After the People’s Liberation Army of communist China entered Tibet and the Dalai Lama made his journey into exile in 1959, any Tibetan having ties with China was considered a traitor.314 This view was not confined only to those who dealt with the People’s Republic of China (‘PRC’) but even to those who had association with the Republic of China (‘ROC’, that is, Taiwan).315
The Dalai Lama banned Tibetans from travelling to Taiwan. Those who wished to take up opportunities to study or work in Taiwan therefore had to circumvent this ban. Some obtained forged passports through Nepal, putting themselves at great personal risk and becoming illegal citizens abroad.316 But the ROC (Taiwan) was itself in conflict with the PRC, so why did the Dalai Lama adopt this extreme view in the first place?

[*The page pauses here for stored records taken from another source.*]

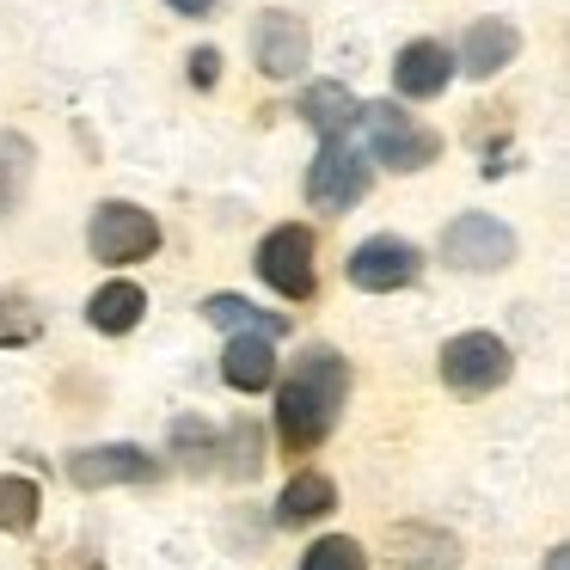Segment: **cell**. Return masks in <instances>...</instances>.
I'll return each mask as SVG.
<instances>
[{
  "instance_id": "6da1fadb",
  "label": "cell",
  "mask_w": 570,
  "mask_h": 570,
  "mask_svg": "<svg viewBox=\"0 0 570 570\" xmlns=\"http://www.w3.org/2000/svg\"><path fill=\"white\" fill-rule=\"evenodd\" d=\"M344 399H350V362L337 350H307L276 393V435H283L288 454H313L332 435Z\"/></svg>"
},
{
  "instance_id": "7a4b0ae2",
  "label": "cell",
  "mask_w": 570,
  "mask_h": 570,
  "mask_svg": "<svg viewBox=\"0 0 570 570\" xmlns=\"http://www.w3.org/2000/svg\"><path fill=\"white\" fill-rule=\"evenodd\" d=\"M362 136H368V154L381 166H393V173H423V166L442 160V136L435 129H423L411 111H399V105H362Z\"/></svg>"
},
{
  "instance_id": "3957f363",
  "label": "cell",
  "mask_w": 570,
  "mask_h": 570,
  "mask_svg": "<svg viewBox=\"0 0 570 570\" xmlns=\"http://www.w3.org/2000/svg\"><path fill=\"white\" fill-rule=\"evenodd\" d=\"M368 185H374V173H368V154L356 148L350 136H332V141H320V160H313V173H307V203L320 215H344V209H356L362 197H368Z\"/></svg>"
},
{
  "instance_id": "277c9868",
  "label": "cell",
  "mask_w": 570,
  "mask_h": 570,
  "mask_svg": "<svg viewBox=\"0 0 570 570\" xmlns=\"http://www.w3.org/2000/svg\"><path fill=\"white\" fill-rule=\"evenodd\" d=\"M515 374V356H509L503 337L491 332H460L442 344V381L454 386L460 399H484Z\"/></svg>"
},
{
  "instance_id": "5b68a950",
  "label": "cell",
  "mask_w": 570,
  "mask_h": 570,
  "mask_svg": "<svg viewBox=\"0 0 570 570\" xmlns=\"http://www.w3.org/2000/svg\"><path fill=\"white\" fill-rule=\"evenodd\" d=\"M442 258L466 276L509 271V264H515V234H509L497 215H454V222L442 227Z\"/></svg>"
},
{
  "instance_id": "8992f818",
  "label": "cell",
  "mask_w": 570,
  "mask_h": 570,
  "mask_svg": "<svg viewBox=\"0 0 570 570\" xmlns=\"http://www.w3.org/2000/svg\"><path fill=\"white\" fill-rule=\"evenodd\" d=\"M87 246L99 264H136L160 246V222L148 209H136V203H99L87 227Z\"/></svg>"
},
{
  "instance_id": "52a82bcc",
  "label": "cell",
  "mask_w": 570,
  "mask_h": 570,
  "mask_svg": "<svg viewBox=\"0 0 570 570\" xmlns=\"http://www.w3.org/2000/svg\"><path fill=\"white\" fill-rule=\"evenodd\" d=\"M258 276L283 301H307L313 295V227H301V222L271 227L258 239Z\"/></svg>"
},
{
  "instance_id": "ba28073f",
  "label": "cell",
  "mask_w": 570,
  "mask_h": 570,
  "mask_svg": "<svg viewBox=\"0 0 570 570\" xmlns=\"http://www.w3.org/2000/svg\"><path fill=\"white\" fill-rule=\"evenodd\" d=\"M423 271V252L399 234H368L356 252H350V283L362 295H393V288H411Z\"/></svg>"
},
{
  "instance_id": "9c48e42d",
  "label": "cell",
  "mask_w": 570,
  "mask_h": 570,
  "mask_svg": "<svg viewBox=\"0 0 570 570\" xmlns=\"http://www.w3.org/2000/svg\"><path fill=\"white\" fill-rule=\"evenodd\" d=\"M68 479L80 491H111V484H141L154 479V460L136 442H105V448H75L68 454Z\"/></svg>"
},
{
  "instance_id": "30bf717a",
  "label": "cell",
  "mask_w": 570,
  "mask_h": 570,
  "mask_svg": "<svg viewBox=\"0 0 570 570\" xmlns=\"http://www.w3.org/2000/svg\"><path fill=\"white\" fill-rule=\"evenodd\" d=\"M386 570H460V540L430 521H399L386 533Z\"/></svg>"
},
{
  "instance_id": "8fae6325",
  "label": "cell",
  "mask_w": 570,
  "mask_h": 570,
  "mask_svg": "<svg viewBox=\"0 0 570 570\" xmlns=\"http://www.w3.org/2000/svg\"><path fill=\"white\" fill-rule=\"evenodd\" d=\"M252 56H258V68L271 80H295L313 56V38L295 13H264L258 31H252Z\"/></svg>"
},
{
  "instance_id": "7c38bea8",
  "label": "cell",
  "mask_w": 570,
  "mask_h": 570,
  "mask_svg": "<svg viewBox=\"0 0 570 570\" xmlns=\"http://www.w3.org/2000/svg\"><path fill=\"white\" fill-rule=\"evenodd\" d=\"M448 80H454V50L435 43V38H417L393 56V87L405 92V99H442Z\"/></svg>"
},
{
  "instance_id": "4fadbf2b",
  "label": "cell",
  "mask_w": 570,
  "mask_h": 570,
  "mask_svg": "<svg viewBox=\"0 0 570 570\" xmlns=\"http://www.w3.org/2000/svg\"><path fill=\"white\" fill-rule=\"evenodd\" d=\"M521 50V31L509 26V19H472L466 38H460V68L479 80H491L497 68H509Z\"/></svg>"
},
{
  "instance_id": "5bb4252c",
  "label": "cell",
  "mask_w": 570,
  "mask_h": 570,
  "mask_svg": "<svg viewBox=\"0 0 570 570\" xmlns=\"http://www.w3.org/2000/svg\"><path fill=\"white\" fill-rule=\"evenodd\" d=\"M141 313H148V295H141V283H129V276H117V283H105L99 295L87 301V320H92V332H105V337H124V332H136V325H141Z\"/></svg>"
},
{
  "instance_id": "9a60e30c",
  "label": "cell",
  "mask_w": 570,
  "mask_h": 570,
  "mask_svg": "<svg viewBox=\"0 0 570 570\" xmlns=\"http://www.w3.org/2000/svg\"><path fill=\"white\" fill-rule=\"evenodd\" d=\"M337 509V491L325 472H295V479L283 484V497H276V521L283 528H307V521H325Z\"/></svg>"
},
{
  "instance_id": "2e32d148",
  "label": "cell",
  "mask_w": 570,
  "mask_h": 570,
  "mask_svg": "<svg viewBox=\"0 0 570 570\" xmlns=\"http://www.w3.org/2000/svg\"><path fill=\"white\" fill-rule=\"evenodd\" d=\"M222 381L234 386V393H264V386L276 381V350L271 337H234L222 356Z\"/></svg>"
},
{
  "instance_id": "e0dca14e",
  "label": "cell",
  "mask_w": 570,
  "mask_h": 570,
  "mask_svg": "<svg viewBox=\"0 0 570 570\" xmlns=\"http://www.w3.org/2000/svg\"><path fill=\"white\" fill-rule=\"evenodd\" d=\"M301 117L320 129V141H332V136H350V124L362 117V105H356V92H350L344 80H320V87H307V99H301Z\"/></svg>"
},
{
  "instance_id": "ac0fdd59",
  "label": "cell",
  "mask_w": 570,
  "mask_h": 570,
  "mask_svg": "<svg viewBox=\"0 0 570 570\" xmlns=\"http://www.w3.org/2000/svg\"><path fill=\"white\" fill-rule=\"evenodd\" d=\"M203 320L222 325V332H239V337H276V332H288V320L252 307L246 295H209V301H203Z\"/></svg>"
},
{
  "instance_id": "d6986e66",
  "label": "cell",
  "mask_w": 570,
  "mask_h": 570,
  "mask_svg": "<svg viewBox=\"0 0 570 570\" xmlns=\"http://www.w3.org/2000/svg\"><path fill=\"white\" fill-rule=\"evenodd\" d=\"M38 509H43L38 484L19 479V472H0V533H31L38 528Z\"/></svg>"
},
{
  "instance_id": "ffe728a7",
  "label": "cell",
  "mask_w": 570,
  "mask_h": 570,
  "mask_svg": "<svg viewBox=\"0 0 570 570\" xmlns=\"http://www.w3.org/2000/svg\"><path fill=\"white\" fill-rule=\"evenodd\" d=\"M301 570H368V552H362L350 533H325V540L307 546V558H301Z\"/></svg>"
},
{
  "instance_id": "44dd1931",
  "label": "cell",
  "mask_w": 570,
  "mask_h": 570,
  "mask_svg": "<svg viewBox=\"0 0 570 570\" xmlns=\"http://www.w3.org/2000/svg\"><path fill=\"white\" fill-rule=\"evenodd\" d=\"M38 332H43V320H38V307H31L26 295H0V350L31 344Z\"/></svg>"
},
{
  "instance_id": "7402d4cb",
  "label": "cell",
  "mask_w": 570,
  "mask_h": 570,
  "mask_svg": "<svg viewBox=\"0 0 570 570\" xmlns=\"http://www.w3.org/2000/svg\"><path fill=\"white\" fill-rule=\"evenodd\" d=\"M227 472H258V430H246V423L234 430V454H227Z\"/></svg>"
},
{
  "instance_id": "603a6c76",
  "label": "cell",
  "mask_w": 570,
  "mask_h": 570,
  "mask_svg": "<svg viewBox=\"0 0 570 570\" xmlns=\"http://www.w3.org/2000/svg\"><path fill=\"white\" fill-rule=\"evenodd\" d=\"M0 154H7V173H13V178H26V173H31V148H26L19 136L0 141ZM0 209H13V190H0Z\"/></svg>"
},
{
  "instance_id": "cb8c5ba5",
  "label": "cell",
  "mask_w": 570,
  "mask_h": 570,
  "mask_svg": "<svg viewBox=\"0 0 570 570\" xmlns=\"http://www.w3.org/2000/svg\"><path fill=\"white\" fill-rule=\"evenodd\" d=\"M215 75H222V56H215V50L190 56V87H215Z\"/></svg>"
},
{
  "instance_id": "d4e9b609",
  "label": "cell",
  "mask_w": 570,
  "mask_h": 570,
  "mask_svg": "<svg viewBox=\"0 0 570 570\" xmlns=\"http://www.w3.org/2000/svg\"><path fill=\"white\" fill-rule=\"evenodd\" d=\"M166 7H173V13H185V19H203V13H215L222 0H166Z\"/></svg>"
},
{
  "instance_id": "484cf974",
  "label": "cell",
  "mask_w": 570,
  "mask_h": 570,
  "mask_svg": "<svg viewBox=\"0 0 570 570\" xmlns=\"http://www.w3.org/2000/svg\"><path fill=\"white\" fill-rule=\"evenodd\" d=\"M56 570H105L92 552H68V558H56Z\"/></svg>"
},
{
  "instance_id": "4316f807",
  "label": "cell",
  "mask_w": 570,
  "mask_h": 570,
  "mask_svg": "<svg viewBox=\"0 0 570 570\" xmlns=\"http://www.w3.org/2000/svg\"><path fill=\"white\" fill-rule=\"evenodd\" d=\"M546 570H570V552H564V546H552V558H546Z\"/></svg>"
}]
</instances>
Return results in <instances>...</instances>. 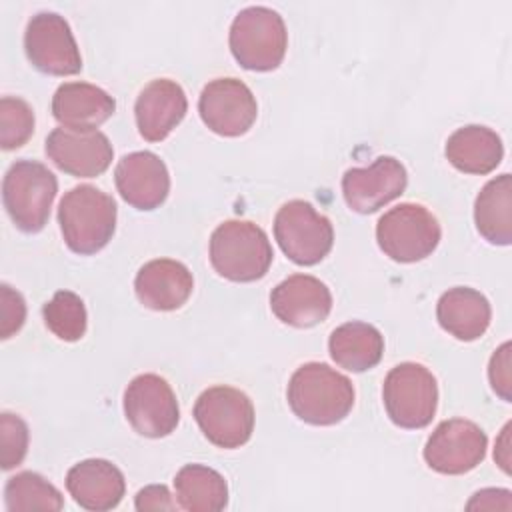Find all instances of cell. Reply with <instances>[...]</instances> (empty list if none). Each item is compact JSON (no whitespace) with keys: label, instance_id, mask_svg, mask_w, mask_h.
Masks as SVG:
<instances>
[{"label":"cell","instance_id":"35","mask_svg":"<svg viewBox=\"0 0 512 512\" xmlns=\"http://www.w3.org/2000/svg\"><path fill=\"white\" fill-rule=\"evenodd\" d=\"M508 432H510V424L504 426L502 430V436L498 440V448L494 450V460L500 464V468L508 474L510 472V456H508Z\"/></svg>","mask_w":512,"mask_h":512},{"label":"cell","instance_id":"6","mask_svg":"<svg viewBox=\"0 0 512 512\" xmlns=\"http://www.w3.org/2000/svg\"><path fill=\"white\" fill-rule=\"evenodd\" d=\"M442 230L436 216L422 204L402 202L384 212L376 224L380 250L394 262H418L430 256Z\"/></svg>","mask_w":512,"mask_h":512},{"label":"cell","instance_id":"15","mask_svg":"<svg viewBox=\"0 0 512 512\" xmlns=\"http://www.w3.org/2000/svg\"><path fill=\"white\" fill-rule=\"evenodd\" d=\"M48 158L66 174L96 178L112 164L114 148L100 130L54 128L46 138Z\"/></svg>","mask_w":512,"mask_h":512},{"label":"cell","instance_id":"13","mask_svg":"<svg viewBox=\"0 0 512 512\" xmlns=\"http://www.w3.org/2000/svg\"><path fill=\"white\" fill-rule=\"evenodd\" d=\"M202 122L220 136L246 134L258 116V104L252 90L238 78L210 80L198 98Z\"/></svg>","mask_w":512,"mask_h":512},{"label":"cell","instance_id":"31","mask_svg":"<svg viewBox=\"0 0 512 512\" xmlns=\"http://www.w3.org/2000/svg\"><path fill=\"white\" fill-rule=\"evenodd\" d=\"M26 320V302L20 292L8 284L0 286V338L6 340L16 334Z\"/></svg>","mask_w":512,"mask_h":512},{"label":"cell","instance_id":"25","mask_svg":"<svg viewBox=\"0 0 512 512\" xmlns=\"http://www.w3.org/2000/svg\"><path fill=\"white\" fill-rule=\"evenodd\" d=\"M474 222L480 236L496 246L512 242V178L500 174L484 184L474 202Z\"/></svg>","mask_w":512,"mask_h":512},{"label":"cell","instance_id":"5","mask_svg":"<svg viewBox=\"0 0 512 512\" xmlns=\"http://www.w3.org/2000/svg\"><path fill=\"white\" fill-rule=\"evenodd\" d=\"M56 192V176L36 160H16L2 180L4 208L16 228L26 234L46 226Z\"/></svg>","mask_w":512,"mask_h":512},{"label":"cell","instance_id":"27","mask_svg":"<svg viewBox=\"0 0 512 512\" xmlns=\"http://www.w3.org/2000/svg\"><path fill=\"white\" fill-rule=\"evenodd\" d=\"M4 504L10 512L30 510H62L64 498L60 490L36 472H18L4 486Z\"/></svg>","mask_w":512,"mask_h":512},{"label":"cell","instance_id":"4","mask_svg":"<svg viewBox=\"0 0 512 512\" xmlns=\"http://www.w3.org/2000/svg\"><path fill=\"white\" fill-rule=\"evenodd\" d=\"M230 52L234 60L254 72H270L284 60L288 32L282 16L266 6H248L230 26Z\"/></svg>","mask_w":512,"mask_h":512},{"label":"cell","instance_id":"26","mask_svg":"<svg viewBox=\"0 0 512 512\" xmlns=\"http://www.w3.org/2000/svg\"><path fill=\"white\" fill-rule=\"evenodd\" d=\"M178 506L188 512H218L228 504V484L204 464H186L174 478Z\"/></svg>","mask_w":512,"mask_h":512},{"label":"cell","instance_id":"23","mask_svg":"<svg viewBox=\"0 0 512 512\" xmlns=\"http://www.w3.org/2000/svg\"><path fill=\"white\" fill-rule=\"evenodd\" d=\"M444 154L448 162L464 174H488L502 162L504 146L500 136L480 124H468L452 132Z\"/></svg>","mask_w":512,"mask_h":512},{"label":"cell","instance_id":"20","mask_svg":"<svg viewBox=\"0 0 512 512\" xmlns=\"http://www.w3.org/2000/svg\"><path fill=\"white\" fill-rule=\"evenodd\" d=\"M66 490L86 510L104 512L120 504L126 480L120 468L102 458H88L74 464L66 474Z\"/></svg>","mask_w":512,"mask_h":512},{"label":"cell","instance_id":"12","mask_svg":"<svg viewBox=\"0 0 512 512\" xmlns=\"http://www.w3.org/2000/svg\"><path fill=\"white\" fill-rule=\"evenodd\" d=\"M486 432L472 420L440 422L424 446L426 464L440 474L458 476L474 470L486 456Z\"/></svg>","mask_w":512,"mask_h":512},{"label":"cell","instance_id":"24","mask_svg":"<svg viewBox=\"0 0 512 512\" xmlns=\"http://www.w3.org/2000/svg\"><path fill=\"white\" fill-rule=\"evenodd\" d=\"M328 350L340 368L348 372H366L382 360L384 338L372 324L352 320L330 334Z\"/></svg>","mask_w":512,"mask_h":512},{"label":"cell","instance_id":"9","mask_svg":"<svg viewBox=\"0 0 512 512\" xmlns=\"http://www.w3.org/2000/svg\"><path fill=\"white\" fill-rule=\"evenodd\" d=\"M274 238L280 250L300 266L318 264L334 244L332 222L306 200H290L274 218Z\"/></svg>","mask_w":512,"mask_h":512},{"label":"cell","instance_id":"14","mask_svg":"<svg viewBox=\"0 0 512 512\" xmlns=\"http://www.w3.org/2000/svg\"><path fill=\"white\" fill-rule=\"evenodd\" d=\"M408 184L406 168L392 156H380L366 168H350L342 176V194L350 210L372 214L396 200Z\"/></svg>","mask_w":512,"mask_h":512},{"label":"cell","instance_id":"16","mask_svg":"<svg viewBox=\"0 0 512 512\" xmlns=\"http://www.w3.org/2000/svg\"><path fill=\"white\" fill-rule=\"evenodd\" d=\"M116 188L126 204L136 210H154L168 198L170 174L154 152L126 154L114 170Z\"/></svg>","mask_w":512,"mask_h":512},{"label":"cell","instance_id":"29","mask_svg":"<svg viewBox=\"0 0 512 512\" xmlns=\"http://www.w3.org/2000/svg\"><path fill=\"white\" fill-rule=\"evenodd\" d=\"M34 132V110L18 96H2L0 100V146L14 150L24 146Z\"/></svg>","mask_w":512,"mask_h":512},{"label":"cell","instance_id":"33","mask_svg":"<svg viewBox=\"0 0 512 512\" xmlns=\"http://www.w3.org/2000/svg\"><path fill=\"white\" fill-rule=\"evenodd\" d=\"M134 506L140 512H146V510H176L178 508V504L172 500L170 490L164 484H152V486L142 488L136 494Z\"/></svg>","mask_w":512,"mask_h":512},{"label":"cell","instance_id":"1","mask_svg":"<svg viewBox=\"0 0 512 512\" xmlns=\"http://www.w3.org/2000/svg\"><path fill=\"white\" fill-rule=\"evenodd\" d=\"M292 412L312 426L342 422L354 406V386L348 376L322 362H306L292 374L286 390Z\"/></svg>","mask_w":512,"mask_h":512},{"label":"cell","instance_id":"10","mask_svg":"<svg viewBox=\"0 0 512 512\" xmlns=\"http://www.w3.org/2000/svg\"><path fill=\"white\" fill-rule=\"evenodd\" d=\"M24 50L30 64L42 74L74 76L82 70V56L70 24L56 12H38L28 20Z\"/></svg>","mask_w":512,"mask_h":512},{"label":"cell","instance_id":"11","mask_svg":"<svg viewBox=\"0 0 512 512\" xmlns=\"http://www.w3.org/2000/svg\"><path fill=\"white\" fill-rule=\"evenodd\" d=\"M124 414L128 424L146 438H162L174 432L180 408L172 386L158 374H138L124 390Z\"/></svg>","mask_w":512,"mask_h":512},{"label":"cell","instance_id":"3","mask_svg":"<svg viewBox=\"0 0 512 512\" xmlns=\"http://www.w3.org/2000/svg\"><path fill=\"white\" fill-rule=\"evenodd\" d=\"M274 252L266 232L250 220H226L210 236L212 268L232 282L266 276Z\"/></svg>","mask_w":512,"mask_h":512},{"label":"cell","instance_id":"19","mask_svg":"<svg viewBox=\"0 0 512 512\" xmlns=\"http://www.w3.org/2000/svg\"><path fill=\"white\" fill-rule=\"evenodd\" d=\"M194 288L192 272L178 260L156 258L146 262L134 280L138 300L158 312L178 310L190 298Z\"/></svg>","mask_w":512,"mask_h":512},{"label":"cell","instance_id":"7","mask_svg":"<svg viewBox=\"0 0 512 512\" xmlns=\"http://www.w3.org/2000/svg\"><path fill=\"white\" fill-rule=\"evenodd\" d=\"M388 418L406 430H418L432 422L438 406V384L434 374L418 362L394 366L382 386Z\"/></svg>","mask_w":512,"mask_h":512},{"label":"cell","instance_id":"21","mask_svg":"<svg viewBox=\"0 0 512 512\" xmlns=\"http://www.w3.org/2000/svg\"><path fill=\"white\" fill-rule=\"evenodd\" d=\"M114 110L116 100L88 82H64L52 96V116L74 130H96Z\"/></svg>","mask_w":512,"mask_h":512},{"label":"cell","instance_id":"8","mask_svg":"<svg viewBox=\"0 0 512 512\" xmlns=\"http://www.w3.org/2000/svg\"><path fill=\"white\" fill-rule=\"evenodd\" d=\"M194 418L208 442L226 450L246 444L254 430L252 400L232 386L206 388L194 404Z\"/></svg>","mask_w":512,"mask_h":512},{"label":"cell","instance_id":"18","mask_svg":"<svg viewBox=\"0 0 512 512\" xmlns=\"http://www.w3.org/2000/svg\"><path fill=\"white\" fill-rule=\"evenodd\" d=\"M188 100L182 86L170 78L148 82L134 104L138 132L148 142H162L186 116Z\"/></svg>","mask_w":512,"mask_h":512},{"label":"cell","instance_id":"34","mask_svg":"<svg viewBox=\"0 0 512 512\" xmlns=\"http://www.w3.org/2000/svg\"><path fill=\"white\" fill-rule=\"evenodd\" d=\"M468 510L480 508V510H494V508H502V510H510V490L504 488H486L480 490L472 496V500L466 504Z\"/></svg>","mask_w":512,"mask_h":512},{"label":"cell","instance_id":"22","mask_svg":"<svg viewBox=\"0 0 512 512\" xmlns=\"http://www.w3.org/2000/svg\"><path fill=\"white\" fill-rule=\"evenodd\" d=\"M438 324L456 340L472 342L490 326L492 308L484 294L468 286L446 290L436 304Z\"/></svg>","mask_w":512,"mask_h":512},{"label":"cell","instance_id":"28","mask_svg":"<svg viewBox=\"0 0 512 512\" xmlns=\"http://www.w3.org/2000/svg\"><path fill=\"white\" fill-rule=\"evenodd\" d=\"M46 328L64 342H76L86 334V306L82 298L70 290L56 292L42 308Z\"/></svg>","mask_w":512,"mask_h":512},{"label":"cell","instance_id":"17","mask_svg":"<svg viewBox=\"0 0 512 512\" xmlns=\"http://www.w3.org/2000/svg\"><path fill=\"white\" fill-rule=\"evenodd\" d=\"M276 318L294 328H312L324 322L332 310V294L324 282L308 274H292L270 294Z\"/></svg>","mask_w":512,"mask_h":512},{"label":"cell","instance_id":"32","mask_svg":"<svg viewBox=\"0 0 512 512\" xmlns=\"http://www.w3.org/2000/svg\"><path fill=\"white\" fill-rule=\"evenodd\" d=\"M488 378L492 384V390L504 400L510 402L512 394V378H510V342H504L490 358L488 366Z\"/></svg>","mask_w":512,"mask_h":512},{"label":"cell","instance_id":"2","mask_svg":"<svg viewBox=\"0 0 512 512\" xmlns=\"http://www.w3.org/2000/svg\"><path fill=\"white\" fill-rule=\"evenodd\" d=\"M116 202L96 186L80 184L68 190L58 206V224L66 246L82 256L96 254L114 236Z\"/></svg>","mask_w":512,"mask_h":512},{"label":"cell","instance_id":"30","mask_svg":"<svg viewBox=\"0 0 512 512\" xmlns=\"http://www.w3.org/2000/svg\"><path fill=\"white\" fill-rule=\"evenodd\" d=\"M0 440H2V468L12 470L22 464L28 452V426L26 422L10 412L0 416Z\"/></svg>","mask_w":512,"mask_h":512}]
</instances>
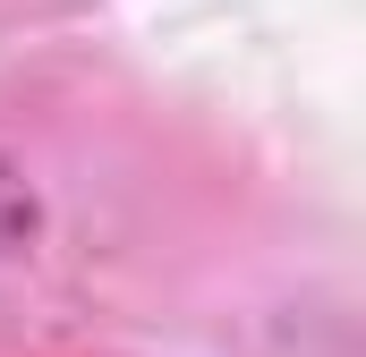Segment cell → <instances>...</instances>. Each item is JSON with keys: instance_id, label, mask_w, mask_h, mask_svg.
Segmentation results:
<instances>
[{"instance_id": "1", "label": "cell", "mask_w": 366, "mask_h": 357, "mask_svg": "<svg viewBox=\"0 0 366 357\" xmlns=\"http://www.w3.org/2000/svg\"><path fill=\"white\" fill-rule=\"evenodd\" d=\"M26 238H34V196H26V178L0 162V256L26 247Z\"/></svg>"}]
</instances>
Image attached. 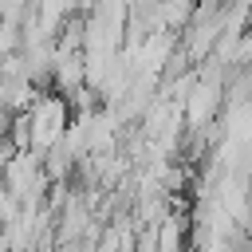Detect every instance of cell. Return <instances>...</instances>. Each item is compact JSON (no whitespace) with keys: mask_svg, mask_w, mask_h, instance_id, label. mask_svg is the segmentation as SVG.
<instances>
[{"mask_svg":"<svg viewBox=\"0 0 252 252\" xmlns=\"http://www.w3.org/2000/svg\"><path fill=\"white\" fill-rule=\"evenodd\" d=\"M28 122H32V150H35V154H47V150H55V146L63 142V134H67V126H71V106H67L63 94L43 91V94L32 102Z\"/></svg>","mask_w":252,"mask_h":252,"instance_id":"1","label":"cell"},{"mask_svg":"<svg viewBox=\"0 0 252 252\" xmlns=\"http://www.w3.org/2000/svg\"><path fill=\"white\" fill-rule=\"evenodd\" d=\"M79 87H87V55L75 51V55H55V67H51V91L55 94H75Z\"/></svg>","mask_w":252,"mask_h":252,"instance_id":"2","label":"cell"},{"mask_svg":"<svg viewBox=\"0 0 252 252\" xmlns=\"http://www.w3.org/2000/svg\"><path fill=\"white\" fill-rule=\"evenodd\" d=\"M20 217H24V205H20V201H16V197H12V193H8L4 185H0V228L16 224Z\"/></svg>","mask_w":252,"mask_h":252,"instance_id":"3","label":"cell"},{"mask_svg":"<svg viewBox=\"0 0 252 252\" xmlns=\"http://www.w3.org/2000/svg\"><path fill=\"white\" fill-rule=\"evenodd\" d=\"M0 252H8V240H4V232H0Z\"/></svg>","mask_w":252,"mask_h":252,"instance_id":"4","label":"cell"},{"mask_svg":"<svg viewBox=\"0 0 252 252\" xmlns=\"http://www.w3.org/2000/svg\"><path fill=\"white\" fill-rule=\"evenodd\" d=\"M39 252H55V248H39Z\"/></svg>","mask_w":252,"mask_h":252,"instance_id":"5","label":"cell"}]
</instances>
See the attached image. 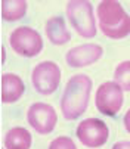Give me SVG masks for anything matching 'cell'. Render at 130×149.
Listing matches in <instances>:
<instances>
[{
	"label": "cell",
	"instance_id": "2",
	"mask_svg": "<svg viewBox=\"0 0 130 149\" xmlns=\"http://www.w3.org/2000/svg\"><path fill=\"white\" fill-rule=\"evenodd\" d=\"M99 30L103 36L120 40L130 34V15L124 10L120 2L103 0L96 8Z\"/></svg>",
	"mask_w": 130,
	"mask_h": 149
},
{
	"label": "cell",
	"instance_id": "16",
	"mask_svg": "<svg viewBox=\"0 0 130 149\" xmlns=\"http://www.w3.org/2000/svg\"><path fill=\"white\" fill-rule=\"evenodd\" d=\"M111 149H130V142H126V140L117 142V143L113 145Z\"/></svg>",
	"mask_w": 130,
	"mask_h": 149
},
{
	"label": "cell",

Not only was the ROC the sworn enemy of the PRC, but it was actively involved in supporting the Tibetan guerrillas in their fight against the PRC, supplying them with weapons and providing train- ing.317 The Dalai Lama’s brother Gyalo Dondrub – the so-called ‘spymaster of Lhasa’318 – was good friends with General Chiang Kai-Shek,319 the first leader of the ROC, and had married a daughter of one of Chiang Kai-Shek’s senior generals.320 Given that they were allies with close connections at the highest levels of government, why were ordinary Tibetans not allowed to associate with the ROC in Taiwan?
A clue may come from the Dalai Lama’s own official visits to Taiwan. According to reports the Dalai Lama’s visit in 1997 raised NT$17 million (New Taiwan dollars) in donations, and his next visit a further NT$15 million.321 Who knows how much money had previously reached the Dalai Lama’s coffers from this wealthy nation? With no competition to their fundraising efforts, for years the vast wealth of the ROC in Taiwan could be exclusively tapped by the Dalai Lama’s family. No other Tibetan could gain access to this wealth without having their reputation destroyed by the Tibetan exile government.